Retailers and foodservice operators can’t use cases in the back room — it’s an ongoing, perpetuating problem. The industry has all these tomatoes in the system and FDA has put out a directive not to consume the products.
The big difference between retail and foodservice right now is flexibility.
On the merchandising side, retailers can sell more SKUs or larger displays of cherry tomatoes, grape tomatoes or tomatoes on the vine.
Restaurants that use slicers for sandwiches have few options.
On the procurement side, those foodservice operators with aligned supply chains have to decide whether to go outside those loops or simply not carry the product.
Maurice is a sharp guy, and he caught on the absurdity of the FDA’s initial approach quickly:
Many people had the same questions; if you couldn’t eat certain tomatoes in Texas, but went over the state line to Oklahoma and ate those same tomatoes, couldn’t they make you sick?

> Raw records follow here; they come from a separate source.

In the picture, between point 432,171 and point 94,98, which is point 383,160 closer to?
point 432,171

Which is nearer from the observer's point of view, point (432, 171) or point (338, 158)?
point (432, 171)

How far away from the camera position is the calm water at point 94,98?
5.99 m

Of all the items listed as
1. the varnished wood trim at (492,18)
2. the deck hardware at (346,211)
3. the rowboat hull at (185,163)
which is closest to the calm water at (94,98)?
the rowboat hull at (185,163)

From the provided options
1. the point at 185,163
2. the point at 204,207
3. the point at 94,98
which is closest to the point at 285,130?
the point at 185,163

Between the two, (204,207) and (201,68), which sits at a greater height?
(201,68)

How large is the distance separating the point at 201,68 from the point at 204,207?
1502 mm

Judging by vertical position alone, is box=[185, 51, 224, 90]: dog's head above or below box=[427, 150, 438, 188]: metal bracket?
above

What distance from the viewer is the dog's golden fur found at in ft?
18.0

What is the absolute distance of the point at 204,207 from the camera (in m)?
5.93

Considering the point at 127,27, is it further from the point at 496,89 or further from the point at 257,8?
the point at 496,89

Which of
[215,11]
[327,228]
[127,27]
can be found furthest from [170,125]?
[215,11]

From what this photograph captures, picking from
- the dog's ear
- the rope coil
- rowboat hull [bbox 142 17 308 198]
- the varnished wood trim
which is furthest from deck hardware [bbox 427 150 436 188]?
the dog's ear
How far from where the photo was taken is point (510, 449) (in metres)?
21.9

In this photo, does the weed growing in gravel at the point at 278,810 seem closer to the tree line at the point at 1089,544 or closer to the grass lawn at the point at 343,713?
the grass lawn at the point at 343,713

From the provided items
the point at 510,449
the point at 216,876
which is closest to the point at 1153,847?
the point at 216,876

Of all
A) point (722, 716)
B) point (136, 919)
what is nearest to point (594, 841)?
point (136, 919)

Traceability remains crucial, but this particular outbreak reminds us that, as Dr. James Gorny explained, you can’t start doing trace back until FDA has done the epidemiology that tells us where the product was purchased. In this case, that took six weeks — just for New Mexico.
Just looking at the geography. It is hard to imagine this outbreak could be sourced anywhere but Mexico, but FDA has not yet been willing to take Florida off the hook.
Many thanks to both Mike O’Brien of Schnuck Markets, Maurice Totty of Foodbuy and the Compass Group for sharing their experience during this tumultuous time with the whole industry. They truly perform a generous and much needed service during challenging times.